Harrison started making waves during the so-called "indie sleaze revival," a term subject to debate but indicative of the digital era's penchant for labeling, reflective of a neurotic self-curation and commercialization that reduces individuals to their perceived consumptive value. Yet, as digital cameras return and preciousness finds no place in the current economy, raunchiness and swagger become oddly attractive. Maybe I'm just regurgitating a sentiment especially pronounced in the downtown nightlife microcosm, but there's been an embracing of attitudes reminiscent of a bygone clubbing era. Whatever it was, The Dare unintentionally became the poster boy for it all, even if against his own wishes. Perhaps it's time to remove him from the weird "indie sleaze" pedestal we've placed him on.
The first time Harrison and I met, the first thing I noticed was a pair of bongos sitting in the corner. Maybe I didn't listen right the first time, but I don't think I heard bongos on The Sex EP, unless there was a quiet drumming behind lyrics like "I'd probably fuck the hole in the wall the guy before made." Our days were drastically different. I had just rushed over from my first class of my final year of undergrad, while he was navigating show invites and scheming to make a cameo in a photo with Ice Spice — a common ground, an easy conversation starter, truly the people's princess.
Harrison Patrick Smith— I gotta get a pic where I’m just standing way in the background. [Laughs]
office— Like trail cam footage.
Pretty much.
You gotta get her on a track.
I don’t know if that’s possible — I don’t know what’s in it for her. She’s already cool, famous, rich.
But you have bongos.
Yeah — she can’t get this anywhere else. [Laughs]
How did you first get into music?
My parents forced me to play violin when I was really young — like 4 or something — and I hated it. And around age 12, they gave me this ultimatum, that I could quit violin and play guitar, so I picked guitar. That’s when I was actually able to play music that I liked. I messed around in some bands in high school, but college is when I started seriously writing songs and touring. And then when I moved here, that’s when I learned how to DJ, throw parties, and play bigger shows.
Do you remember any violin?
No, I’m really bad at it. [Laughs]
Where’d the name come from?
I was just brainstorming random ideas and picking the best one — that’s how I do everything. But that was the best one out of like, twenty. The other names were pretty bad [laughs] they were over the place. One was “Closer,” one was “Spandex” or something like that. I wasn’t even sure of what the aesthetic of the project was going to be yet. I didn’t know what The Dare was, but the name sort of signified everything about the band without even listening to it.
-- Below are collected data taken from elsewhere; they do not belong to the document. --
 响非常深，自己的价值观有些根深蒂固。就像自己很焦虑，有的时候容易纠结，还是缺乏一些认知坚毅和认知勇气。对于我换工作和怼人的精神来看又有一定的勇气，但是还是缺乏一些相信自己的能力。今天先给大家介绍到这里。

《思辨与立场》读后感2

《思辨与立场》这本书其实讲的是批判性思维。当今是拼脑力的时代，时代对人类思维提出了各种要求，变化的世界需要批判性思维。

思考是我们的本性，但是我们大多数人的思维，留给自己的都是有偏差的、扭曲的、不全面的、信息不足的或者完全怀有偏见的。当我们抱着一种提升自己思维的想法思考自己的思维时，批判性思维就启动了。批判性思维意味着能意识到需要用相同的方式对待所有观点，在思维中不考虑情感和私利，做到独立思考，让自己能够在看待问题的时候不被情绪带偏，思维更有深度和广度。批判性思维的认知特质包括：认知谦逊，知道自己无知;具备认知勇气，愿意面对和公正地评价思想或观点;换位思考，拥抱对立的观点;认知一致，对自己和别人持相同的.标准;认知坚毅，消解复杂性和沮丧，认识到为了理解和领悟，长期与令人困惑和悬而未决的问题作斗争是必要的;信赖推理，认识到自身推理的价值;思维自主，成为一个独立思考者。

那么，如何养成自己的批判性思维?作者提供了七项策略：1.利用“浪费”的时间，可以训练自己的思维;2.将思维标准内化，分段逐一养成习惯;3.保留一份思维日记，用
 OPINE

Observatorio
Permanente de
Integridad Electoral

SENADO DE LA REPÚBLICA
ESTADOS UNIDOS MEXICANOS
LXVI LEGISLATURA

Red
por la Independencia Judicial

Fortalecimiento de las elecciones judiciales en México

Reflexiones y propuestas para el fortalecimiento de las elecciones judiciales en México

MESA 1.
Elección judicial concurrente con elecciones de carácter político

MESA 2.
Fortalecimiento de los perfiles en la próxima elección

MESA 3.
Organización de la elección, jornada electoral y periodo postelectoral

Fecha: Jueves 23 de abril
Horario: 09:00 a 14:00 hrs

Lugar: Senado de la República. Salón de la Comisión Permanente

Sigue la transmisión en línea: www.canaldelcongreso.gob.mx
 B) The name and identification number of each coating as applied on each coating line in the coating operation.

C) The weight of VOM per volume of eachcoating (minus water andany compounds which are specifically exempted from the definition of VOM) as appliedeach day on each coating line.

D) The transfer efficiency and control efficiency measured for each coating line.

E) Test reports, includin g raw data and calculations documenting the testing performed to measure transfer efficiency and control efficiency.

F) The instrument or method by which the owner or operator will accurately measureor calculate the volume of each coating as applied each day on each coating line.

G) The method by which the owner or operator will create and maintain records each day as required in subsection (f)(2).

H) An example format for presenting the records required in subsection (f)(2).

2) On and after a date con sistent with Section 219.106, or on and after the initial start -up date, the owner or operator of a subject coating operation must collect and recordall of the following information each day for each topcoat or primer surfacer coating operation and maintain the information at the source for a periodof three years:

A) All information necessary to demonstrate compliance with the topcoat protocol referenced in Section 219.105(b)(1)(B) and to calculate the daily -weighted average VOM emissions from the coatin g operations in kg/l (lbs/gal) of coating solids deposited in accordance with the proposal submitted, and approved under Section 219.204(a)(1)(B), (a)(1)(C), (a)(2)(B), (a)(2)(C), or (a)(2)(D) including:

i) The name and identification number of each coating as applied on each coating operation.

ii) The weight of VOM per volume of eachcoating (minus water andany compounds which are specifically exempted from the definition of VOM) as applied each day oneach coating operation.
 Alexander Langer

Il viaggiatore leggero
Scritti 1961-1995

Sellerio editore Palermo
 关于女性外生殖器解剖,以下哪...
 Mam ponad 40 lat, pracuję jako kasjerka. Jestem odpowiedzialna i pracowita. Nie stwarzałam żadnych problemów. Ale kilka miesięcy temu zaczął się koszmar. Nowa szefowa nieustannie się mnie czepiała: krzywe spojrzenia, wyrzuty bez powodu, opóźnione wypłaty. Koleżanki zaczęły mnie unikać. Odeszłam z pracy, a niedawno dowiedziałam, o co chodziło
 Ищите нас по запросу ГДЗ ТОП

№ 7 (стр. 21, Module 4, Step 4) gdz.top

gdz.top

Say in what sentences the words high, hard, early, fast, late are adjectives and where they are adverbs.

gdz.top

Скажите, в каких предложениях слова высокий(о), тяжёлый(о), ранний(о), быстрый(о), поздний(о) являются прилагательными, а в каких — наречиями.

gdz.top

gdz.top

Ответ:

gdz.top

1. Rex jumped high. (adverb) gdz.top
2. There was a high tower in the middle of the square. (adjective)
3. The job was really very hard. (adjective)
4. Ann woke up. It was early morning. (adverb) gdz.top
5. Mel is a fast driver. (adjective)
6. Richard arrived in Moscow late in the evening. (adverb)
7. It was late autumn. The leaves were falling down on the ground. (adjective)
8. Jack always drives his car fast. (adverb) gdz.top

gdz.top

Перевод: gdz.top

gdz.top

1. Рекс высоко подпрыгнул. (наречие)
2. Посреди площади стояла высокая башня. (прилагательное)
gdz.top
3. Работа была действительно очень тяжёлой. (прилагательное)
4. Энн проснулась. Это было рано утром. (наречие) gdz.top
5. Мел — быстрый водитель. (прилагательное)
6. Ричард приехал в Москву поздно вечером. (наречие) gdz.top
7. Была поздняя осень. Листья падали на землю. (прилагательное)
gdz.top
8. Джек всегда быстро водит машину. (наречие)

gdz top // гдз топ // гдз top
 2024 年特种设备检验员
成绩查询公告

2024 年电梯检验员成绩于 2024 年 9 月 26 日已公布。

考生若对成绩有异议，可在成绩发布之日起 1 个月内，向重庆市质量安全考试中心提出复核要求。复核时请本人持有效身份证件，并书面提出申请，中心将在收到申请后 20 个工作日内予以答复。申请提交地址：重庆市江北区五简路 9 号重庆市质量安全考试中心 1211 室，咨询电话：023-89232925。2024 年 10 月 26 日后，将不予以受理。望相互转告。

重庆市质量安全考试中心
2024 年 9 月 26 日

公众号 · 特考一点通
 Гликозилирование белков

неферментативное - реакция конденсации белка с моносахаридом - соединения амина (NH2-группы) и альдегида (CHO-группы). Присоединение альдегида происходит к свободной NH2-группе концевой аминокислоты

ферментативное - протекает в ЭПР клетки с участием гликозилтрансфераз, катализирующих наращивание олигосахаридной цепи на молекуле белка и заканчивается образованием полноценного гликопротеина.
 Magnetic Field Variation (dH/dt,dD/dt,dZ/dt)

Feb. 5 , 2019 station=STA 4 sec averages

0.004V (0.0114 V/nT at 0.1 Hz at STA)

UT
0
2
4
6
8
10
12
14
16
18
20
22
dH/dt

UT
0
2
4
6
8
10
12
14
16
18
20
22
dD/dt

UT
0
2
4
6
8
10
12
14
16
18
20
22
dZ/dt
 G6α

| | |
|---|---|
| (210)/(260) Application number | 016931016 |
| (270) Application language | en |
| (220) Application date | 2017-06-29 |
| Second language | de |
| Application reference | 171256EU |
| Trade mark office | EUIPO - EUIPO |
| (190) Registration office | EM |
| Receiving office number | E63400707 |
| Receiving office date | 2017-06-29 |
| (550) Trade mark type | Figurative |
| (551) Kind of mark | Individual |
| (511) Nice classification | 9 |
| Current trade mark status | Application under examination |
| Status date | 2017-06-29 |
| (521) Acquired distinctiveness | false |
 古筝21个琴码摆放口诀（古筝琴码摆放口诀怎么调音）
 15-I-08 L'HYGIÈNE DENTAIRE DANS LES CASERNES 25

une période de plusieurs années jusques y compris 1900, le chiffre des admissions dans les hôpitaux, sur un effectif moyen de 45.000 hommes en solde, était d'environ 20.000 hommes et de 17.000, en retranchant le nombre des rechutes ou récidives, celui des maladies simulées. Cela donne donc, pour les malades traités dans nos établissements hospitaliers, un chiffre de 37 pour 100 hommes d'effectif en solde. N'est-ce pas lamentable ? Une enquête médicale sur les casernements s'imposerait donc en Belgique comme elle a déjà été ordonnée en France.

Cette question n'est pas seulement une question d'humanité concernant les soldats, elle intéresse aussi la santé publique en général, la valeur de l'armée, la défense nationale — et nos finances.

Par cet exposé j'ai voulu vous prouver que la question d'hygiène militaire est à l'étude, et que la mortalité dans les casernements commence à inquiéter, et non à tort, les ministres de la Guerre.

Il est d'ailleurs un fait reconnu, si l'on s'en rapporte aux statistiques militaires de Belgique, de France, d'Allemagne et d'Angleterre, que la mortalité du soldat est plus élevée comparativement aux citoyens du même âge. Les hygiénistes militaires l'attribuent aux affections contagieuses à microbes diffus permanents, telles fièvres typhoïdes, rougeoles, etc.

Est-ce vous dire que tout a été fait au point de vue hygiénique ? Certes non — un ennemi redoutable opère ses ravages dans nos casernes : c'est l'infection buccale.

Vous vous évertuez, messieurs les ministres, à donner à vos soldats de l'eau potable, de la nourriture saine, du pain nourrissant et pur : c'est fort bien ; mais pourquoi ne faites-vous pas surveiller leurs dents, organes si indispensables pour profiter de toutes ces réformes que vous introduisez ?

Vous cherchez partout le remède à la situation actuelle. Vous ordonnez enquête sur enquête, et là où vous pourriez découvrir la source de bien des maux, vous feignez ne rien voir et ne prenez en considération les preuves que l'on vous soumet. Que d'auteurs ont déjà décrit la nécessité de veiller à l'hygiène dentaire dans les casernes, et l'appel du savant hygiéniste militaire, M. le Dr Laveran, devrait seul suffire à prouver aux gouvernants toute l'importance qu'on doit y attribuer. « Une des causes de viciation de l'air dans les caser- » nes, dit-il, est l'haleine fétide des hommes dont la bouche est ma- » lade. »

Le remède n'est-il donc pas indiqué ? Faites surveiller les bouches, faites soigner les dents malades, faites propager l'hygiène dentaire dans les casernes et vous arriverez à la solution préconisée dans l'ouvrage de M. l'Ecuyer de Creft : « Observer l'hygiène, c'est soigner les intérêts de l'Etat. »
So, you started the project not really knowing where it was going.
It was coming out of COVID. I knew I wanted to make dance music in any way, shape, or form, but I didn’t know exactly what kind. I had only made a couple of songs in that style, but my old band was disinterested — the songs didn’t fit. It was really just the birth of this project, and it’s still only four songs released. So, The Dare is still a baby project. And I don't even know what it's going to become.